Tuesday, January 25, 2005

What's at stake

A half-century ago William Buckley observed that conservatives’ role in the political world is to stand athwart history yelling, “STOP!” Though conservatives have failed more than we would like to admit in stemming the rise of the state, the present situation offers us an opportunity to at least stop the activism of the Courts, an activism that allows the left to institute policies by judicial fiat that it otherwise could not legislatively, and which further erodes the value of the Constitution.

The difference in judicial philosophy was highlighted over a week ago in the debate between Justice Scalia and Justice Breyer over the role that foreign judicial decisions should have, if any, over US Supreme Court jurisprudence. Sclia argued that they had absolutely no relevance; Breyer argued that they could at least inform the Court’s actions.
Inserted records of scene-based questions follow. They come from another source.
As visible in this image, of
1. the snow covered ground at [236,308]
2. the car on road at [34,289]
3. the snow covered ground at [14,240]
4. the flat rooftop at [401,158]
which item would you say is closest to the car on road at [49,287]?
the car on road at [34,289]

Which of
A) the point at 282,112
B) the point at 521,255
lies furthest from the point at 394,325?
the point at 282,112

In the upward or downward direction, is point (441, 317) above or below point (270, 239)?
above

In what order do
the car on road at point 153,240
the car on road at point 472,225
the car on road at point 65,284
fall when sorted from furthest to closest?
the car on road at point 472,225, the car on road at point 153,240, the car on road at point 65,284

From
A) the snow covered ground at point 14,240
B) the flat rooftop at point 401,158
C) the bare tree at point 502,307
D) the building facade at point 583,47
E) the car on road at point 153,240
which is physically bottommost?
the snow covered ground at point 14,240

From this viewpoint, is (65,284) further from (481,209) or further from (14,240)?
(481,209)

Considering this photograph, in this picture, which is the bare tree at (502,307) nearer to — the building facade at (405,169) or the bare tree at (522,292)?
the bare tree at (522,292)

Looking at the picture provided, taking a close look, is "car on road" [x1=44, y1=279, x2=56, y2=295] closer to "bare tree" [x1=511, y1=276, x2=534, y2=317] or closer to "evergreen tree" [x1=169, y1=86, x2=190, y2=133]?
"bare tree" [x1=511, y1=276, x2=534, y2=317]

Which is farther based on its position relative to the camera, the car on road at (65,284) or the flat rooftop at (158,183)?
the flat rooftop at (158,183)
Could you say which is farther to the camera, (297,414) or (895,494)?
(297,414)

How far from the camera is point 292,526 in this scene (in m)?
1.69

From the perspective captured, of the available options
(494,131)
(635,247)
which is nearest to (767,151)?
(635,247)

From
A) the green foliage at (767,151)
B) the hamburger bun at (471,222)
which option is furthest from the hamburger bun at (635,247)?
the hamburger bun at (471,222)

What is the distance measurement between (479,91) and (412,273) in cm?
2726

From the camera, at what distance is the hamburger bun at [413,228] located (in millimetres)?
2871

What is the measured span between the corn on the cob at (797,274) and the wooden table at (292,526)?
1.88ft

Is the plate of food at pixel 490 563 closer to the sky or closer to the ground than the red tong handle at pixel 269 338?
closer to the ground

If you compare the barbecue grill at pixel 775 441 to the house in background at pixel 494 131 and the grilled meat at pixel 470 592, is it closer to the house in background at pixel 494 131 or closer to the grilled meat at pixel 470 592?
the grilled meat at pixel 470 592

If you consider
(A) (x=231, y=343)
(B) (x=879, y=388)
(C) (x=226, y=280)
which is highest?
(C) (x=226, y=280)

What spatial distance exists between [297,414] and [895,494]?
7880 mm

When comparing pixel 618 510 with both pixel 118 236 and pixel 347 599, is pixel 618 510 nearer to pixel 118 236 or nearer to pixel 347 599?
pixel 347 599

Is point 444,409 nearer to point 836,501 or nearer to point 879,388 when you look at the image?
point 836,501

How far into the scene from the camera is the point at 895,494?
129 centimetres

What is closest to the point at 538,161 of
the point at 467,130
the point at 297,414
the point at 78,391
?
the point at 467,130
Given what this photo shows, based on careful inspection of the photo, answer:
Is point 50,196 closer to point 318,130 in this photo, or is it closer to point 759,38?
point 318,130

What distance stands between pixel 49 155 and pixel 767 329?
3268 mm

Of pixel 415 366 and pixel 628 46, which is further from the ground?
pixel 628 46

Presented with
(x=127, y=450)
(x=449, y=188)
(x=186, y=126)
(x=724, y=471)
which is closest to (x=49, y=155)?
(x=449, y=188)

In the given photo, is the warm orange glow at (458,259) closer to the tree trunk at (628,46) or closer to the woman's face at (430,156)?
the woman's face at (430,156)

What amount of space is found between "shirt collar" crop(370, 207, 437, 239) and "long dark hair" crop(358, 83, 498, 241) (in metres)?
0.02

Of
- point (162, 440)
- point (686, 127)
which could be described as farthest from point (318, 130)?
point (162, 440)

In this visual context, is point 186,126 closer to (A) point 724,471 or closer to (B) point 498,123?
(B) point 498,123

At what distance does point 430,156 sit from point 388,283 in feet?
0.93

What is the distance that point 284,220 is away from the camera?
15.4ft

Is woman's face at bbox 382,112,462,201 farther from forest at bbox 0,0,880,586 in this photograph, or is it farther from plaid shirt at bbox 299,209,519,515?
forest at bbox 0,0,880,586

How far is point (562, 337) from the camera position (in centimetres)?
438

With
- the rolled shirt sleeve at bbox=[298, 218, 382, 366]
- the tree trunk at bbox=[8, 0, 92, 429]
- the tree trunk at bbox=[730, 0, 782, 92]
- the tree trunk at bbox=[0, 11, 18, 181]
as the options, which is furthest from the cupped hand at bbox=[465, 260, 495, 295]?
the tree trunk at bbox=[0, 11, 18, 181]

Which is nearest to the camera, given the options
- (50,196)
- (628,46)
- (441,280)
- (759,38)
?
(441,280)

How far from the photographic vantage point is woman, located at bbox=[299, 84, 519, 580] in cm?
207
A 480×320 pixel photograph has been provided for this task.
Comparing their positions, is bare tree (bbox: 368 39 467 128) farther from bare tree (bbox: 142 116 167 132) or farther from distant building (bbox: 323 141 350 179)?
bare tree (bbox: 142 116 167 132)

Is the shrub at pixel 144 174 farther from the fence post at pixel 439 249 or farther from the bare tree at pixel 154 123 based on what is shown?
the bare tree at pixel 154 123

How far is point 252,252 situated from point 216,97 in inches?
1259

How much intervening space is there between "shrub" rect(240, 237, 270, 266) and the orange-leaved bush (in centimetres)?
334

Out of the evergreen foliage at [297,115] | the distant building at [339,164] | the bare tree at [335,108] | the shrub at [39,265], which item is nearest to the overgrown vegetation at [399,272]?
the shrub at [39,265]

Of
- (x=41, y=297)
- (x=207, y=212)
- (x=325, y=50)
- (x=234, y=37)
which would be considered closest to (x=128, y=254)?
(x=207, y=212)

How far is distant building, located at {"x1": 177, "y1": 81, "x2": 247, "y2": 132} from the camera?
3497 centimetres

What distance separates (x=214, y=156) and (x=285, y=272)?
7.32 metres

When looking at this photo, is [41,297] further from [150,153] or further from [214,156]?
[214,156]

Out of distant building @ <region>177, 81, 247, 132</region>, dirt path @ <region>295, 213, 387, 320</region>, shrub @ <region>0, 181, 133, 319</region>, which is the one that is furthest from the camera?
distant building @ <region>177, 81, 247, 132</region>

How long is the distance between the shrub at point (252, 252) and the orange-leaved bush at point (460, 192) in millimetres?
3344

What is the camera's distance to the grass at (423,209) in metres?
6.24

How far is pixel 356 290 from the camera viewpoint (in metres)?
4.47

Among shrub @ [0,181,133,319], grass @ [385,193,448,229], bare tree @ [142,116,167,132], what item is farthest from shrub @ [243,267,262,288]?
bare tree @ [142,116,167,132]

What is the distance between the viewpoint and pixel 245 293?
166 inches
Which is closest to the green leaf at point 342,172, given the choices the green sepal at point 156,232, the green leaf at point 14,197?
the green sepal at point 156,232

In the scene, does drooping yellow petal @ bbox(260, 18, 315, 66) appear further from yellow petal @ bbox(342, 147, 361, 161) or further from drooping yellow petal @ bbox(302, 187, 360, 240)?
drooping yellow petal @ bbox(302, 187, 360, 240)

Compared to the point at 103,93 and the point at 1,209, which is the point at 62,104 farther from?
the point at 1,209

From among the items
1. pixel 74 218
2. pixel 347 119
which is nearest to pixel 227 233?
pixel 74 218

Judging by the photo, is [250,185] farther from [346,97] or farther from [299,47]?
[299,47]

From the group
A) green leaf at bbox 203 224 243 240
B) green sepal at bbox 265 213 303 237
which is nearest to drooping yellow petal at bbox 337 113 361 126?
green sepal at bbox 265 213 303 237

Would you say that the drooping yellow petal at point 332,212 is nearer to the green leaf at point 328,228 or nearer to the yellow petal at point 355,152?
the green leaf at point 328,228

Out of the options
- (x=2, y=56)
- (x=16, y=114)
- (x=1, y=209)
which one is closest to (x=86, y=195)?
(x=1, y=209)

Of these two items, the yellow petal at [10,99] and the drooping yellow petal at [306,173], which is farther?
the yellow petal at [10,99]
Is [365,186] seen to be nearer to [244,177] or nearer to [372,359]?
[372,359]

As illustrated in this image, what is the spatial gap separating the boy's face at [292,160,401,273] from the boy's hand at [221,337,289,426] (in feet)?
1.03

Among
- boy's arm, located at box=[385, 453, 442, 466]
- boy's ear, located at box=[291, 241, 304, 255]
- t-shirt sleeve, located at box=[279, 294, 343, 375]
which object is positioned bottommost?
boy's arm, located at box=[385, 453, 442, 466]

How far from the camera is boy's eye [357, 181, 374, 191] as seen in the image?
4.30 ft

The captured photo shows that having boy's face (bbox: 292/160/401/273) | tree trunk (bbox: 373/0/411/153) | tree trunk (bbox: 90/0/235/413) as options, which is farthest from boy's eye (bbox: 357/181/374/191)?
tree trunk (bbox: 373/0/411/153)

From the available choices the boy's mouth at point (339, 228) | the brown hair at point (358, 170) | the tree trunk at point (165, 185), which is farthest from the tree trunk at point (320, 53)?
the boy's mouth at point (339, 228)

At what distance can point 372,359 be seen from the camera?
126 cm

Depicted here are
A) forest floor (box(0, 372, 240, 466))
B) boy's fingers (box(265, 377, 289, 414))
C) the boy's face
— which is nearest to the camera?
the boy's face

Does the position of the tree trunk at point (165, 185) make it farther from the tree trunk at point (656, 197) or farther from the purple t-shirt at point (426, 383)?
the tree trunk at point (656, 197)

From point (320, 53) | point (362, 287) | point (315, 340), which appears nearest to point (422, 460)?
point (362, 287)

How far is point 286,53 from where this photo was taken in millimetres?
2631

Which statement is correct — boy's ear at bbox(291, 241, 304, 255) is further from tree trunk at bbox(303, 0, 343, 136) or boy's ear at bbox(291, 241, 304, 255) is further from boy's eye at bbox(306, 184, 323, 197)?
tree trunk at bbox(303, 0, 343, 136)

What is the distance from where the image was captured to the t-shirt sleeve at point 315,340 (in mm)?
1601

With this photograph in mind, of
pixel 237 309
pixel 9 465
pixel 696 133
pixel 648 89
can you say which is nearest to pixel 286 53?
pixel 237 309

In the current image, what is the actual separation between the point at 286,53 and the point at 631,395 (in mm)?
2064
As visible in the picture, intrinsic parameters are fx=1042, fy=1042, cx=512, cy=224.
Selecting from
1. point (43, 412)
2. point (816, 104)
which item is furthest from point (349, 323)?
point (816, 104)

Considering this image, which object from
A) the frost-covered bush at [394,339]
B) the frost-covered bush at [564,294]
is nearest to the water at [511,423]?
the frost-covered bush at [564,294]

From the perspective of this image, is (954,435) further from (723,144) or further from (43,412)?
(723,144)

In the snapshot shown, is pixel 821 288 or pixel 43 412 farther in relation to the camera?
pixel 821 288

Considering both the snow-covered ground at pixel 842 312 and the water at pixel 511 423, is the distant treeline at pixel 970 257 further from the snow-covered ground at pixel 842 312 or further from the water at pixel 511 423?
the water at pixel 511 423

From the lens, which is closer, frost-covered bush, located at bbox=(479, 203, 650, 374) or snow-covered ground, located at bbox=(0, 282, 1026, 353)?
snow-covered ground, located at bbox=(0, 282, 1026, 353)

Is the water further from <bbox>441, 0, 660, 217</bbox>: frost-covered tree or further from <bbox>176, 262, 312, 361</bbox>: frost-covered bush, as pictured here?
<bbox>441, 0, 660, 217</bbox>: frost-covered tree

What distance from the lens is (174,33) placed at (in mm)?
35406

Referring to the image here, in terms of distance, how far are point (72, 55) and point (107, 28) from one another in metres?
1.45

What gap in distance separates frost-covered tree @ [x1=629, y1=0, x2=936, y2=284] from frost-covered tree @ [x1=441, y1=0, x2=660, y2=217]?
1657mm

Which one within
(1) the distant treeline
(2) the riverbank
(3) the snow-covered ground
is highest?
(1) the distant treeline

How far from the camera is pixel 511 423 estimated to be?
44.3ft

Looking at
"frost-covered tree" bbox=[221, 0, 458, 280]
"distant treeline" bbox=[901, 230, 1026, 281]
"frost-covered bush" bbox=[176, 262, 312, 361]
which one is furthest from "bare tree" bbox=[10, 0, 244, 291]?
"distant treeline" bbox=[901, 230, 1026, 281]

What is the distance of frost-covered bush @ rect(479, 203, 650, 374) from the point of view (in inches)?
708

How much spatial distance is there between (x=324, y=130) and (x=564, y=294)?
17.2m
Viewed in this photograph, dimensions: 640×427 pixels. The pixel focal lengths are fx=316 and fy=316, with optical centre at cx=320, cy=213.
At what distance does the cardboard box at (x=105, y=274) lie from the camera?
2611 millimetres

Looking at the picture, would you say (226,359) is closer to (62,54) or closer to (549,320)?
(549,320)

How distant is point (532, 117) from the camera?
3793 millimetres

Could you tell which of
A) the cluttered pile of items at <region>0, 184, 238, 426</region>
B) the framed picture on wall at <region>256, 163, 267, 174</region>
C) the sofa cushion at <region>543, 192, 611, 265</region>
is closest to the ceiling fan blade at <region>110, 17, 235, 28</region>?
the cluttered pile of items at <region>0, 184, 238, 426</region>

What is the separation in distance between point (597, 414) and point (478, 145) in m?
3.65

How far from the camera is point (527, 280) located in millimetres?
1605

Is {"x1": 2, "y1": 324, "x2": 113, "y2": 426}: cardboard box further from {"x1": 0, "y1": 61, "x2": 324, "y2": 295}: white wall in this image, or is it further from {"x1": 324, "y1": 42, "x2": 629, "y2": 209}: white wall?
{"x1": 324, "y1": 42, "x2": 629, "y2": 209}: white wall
Here, in a nutshell, is the heart of the debate between those who believe that the Constitution should be interpreted according to the original intent of its Framers, and those who believe that the Constitution is a “living, breathing document” that should easily adjust to the times, and that court decisions ought to include extra-constitutional factors. In other words, it is a battle between those who believe in eternal standards and the rule of law and proponents of a standardless, ever-evolving and inconsistent judicial tyranny.

Chief Justice John Marshal wrote that our Constitution and respect for its customs made us a nation of law and not of men. George Bush and the Republican-controlled Senate must do all within their power to guarantee the appointments of men and women to the Courts who will uphold our Consitution and not invert Marshall’s words. There is nothing less at stake in this battle over judicial nominations than the continuance of our nation as a respecter of the rule of law.